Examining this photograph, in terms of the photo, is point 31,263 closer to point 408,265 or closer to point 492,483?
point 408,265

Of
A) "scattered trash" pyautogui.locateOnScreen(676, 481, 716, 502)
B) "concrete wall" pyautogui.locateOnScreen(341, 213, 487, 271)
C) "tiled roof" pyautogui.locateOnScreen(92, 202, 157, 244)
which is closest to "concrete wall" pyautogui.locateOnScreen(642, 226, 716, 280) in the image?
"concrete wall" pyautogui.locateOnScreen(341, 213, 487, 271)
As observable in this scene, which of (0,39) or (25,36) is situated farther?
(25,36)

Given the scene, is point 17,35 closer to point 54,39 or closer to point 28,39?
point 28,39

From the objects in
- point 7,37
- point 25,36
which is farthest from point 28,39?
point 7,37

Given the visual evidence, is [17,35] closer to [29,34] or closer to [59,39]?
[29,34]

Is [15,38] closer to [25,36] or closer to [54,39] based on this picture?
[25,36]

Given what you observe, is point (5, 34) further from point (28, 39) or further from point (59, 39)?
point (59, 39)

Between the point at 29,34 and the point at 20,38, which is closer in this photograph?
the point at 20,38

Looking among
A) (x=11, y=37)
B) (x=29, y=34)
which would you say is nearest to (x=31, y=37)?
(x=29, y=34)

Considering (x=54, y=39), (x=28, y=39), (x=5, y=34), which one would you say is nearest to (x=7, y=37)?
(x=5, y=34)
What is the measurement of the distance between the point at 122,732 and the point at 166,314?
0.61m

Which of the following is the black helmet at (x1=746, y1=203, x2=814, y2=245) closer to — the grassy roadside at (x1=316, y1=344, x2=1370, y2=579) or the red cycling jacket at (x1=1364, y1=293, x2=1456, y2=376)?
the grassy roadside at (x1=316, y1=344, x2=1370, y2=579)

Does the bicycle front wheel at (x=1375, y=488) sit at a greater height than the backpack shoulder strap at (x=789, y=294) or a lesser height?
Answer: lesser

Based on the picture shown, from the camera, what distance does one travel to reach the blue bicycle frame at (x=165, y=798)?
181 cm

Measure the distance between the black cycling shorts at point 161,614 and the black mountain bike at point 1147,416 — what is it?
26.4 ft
------------------------------------------------------------
Once more, set down the full listing, verbatim.

Examining this photograph, in terms of the photo, is point 31,263 closer to point 408,265 or closer to point 492,483?
point 408,265

Of
A) "scattered trash" pyautogui.locateOnScreen(676, 481, 716, 502)
B) "concrete wall" pyautogui.locateOnScreen(341, 213, 487, 271)
C) "tiled roof" pyautogui.locateOnScreen(92, 202, 157, 244)
which is closest to "concrete wall" pyautogui.locateOnScreen(642, 226, 716, 280) in the image?
"concrete wall" pyautogui.locateOnScreen(341, 213, 487, 271)
As observable in this scene, which of (0,39) or (25,36) is situated farther?
(25,36)

Given the scene, is point 17,35 closer to point 54,39 or closer to point 28,39?
point 28,39

From the objects in
- point 7,37
- point 25,36
which is farthest from point 28,39?
point 7,37

Given the visual evidence, is [17,35] closer to [29,34] or closer to [59,39]?
[29,34]

Is [15,38] closer to [25,36] or closer to [54,39] based on this picture?
[25,36]

Given what you observe, is point (5, 34) further from point (28, 39) or further from point (59, 39)?
point (59, 39)

Between the point at 29,34 and the point at 20,38, which is closer in this photograph?
the point at 20,38

Looking among
A) (x=11, y=37)
B) (x=29, y=34)
which would you say is nearest to (x=31, y=37)?
(x=29, y=34)

Considering (x=54, y=39), (x=28, y=39), (x=5, y=34), which one would you say is nearest to (x=7, y=37)?
(x=5, y=34)
What is the measurement of the distance between the point at 122,732 and the point at 166,314?
0.61m

Which of the following is the black helmet at (x1=746, y1=203, x2=814, y2=245) closer to — the grassy roadside at (x1=316, y1=344, x2=1370, y2=579) or the red cycling jacket at (x1=1364, y1=293, x2=1456, y2=376)?
the grassy roadside at (x1=316, y1=344, x2=1370, y2=579)

Does the bicycle front wheel at (x=1375, y=488) sit at a greater height than the backpack shoulder strap at (x=789, y=294) or a lesser height?
Answer: lesser

Based on the picture shown, from the camera, what distance does one travel to reach the blue bicycle frame at (x=165, y=798)?
181 cm

Measure the distance between the black cycling shorts at point 161,614 and the black mountain bike at point 1147,416 — what is it?
26.4 ft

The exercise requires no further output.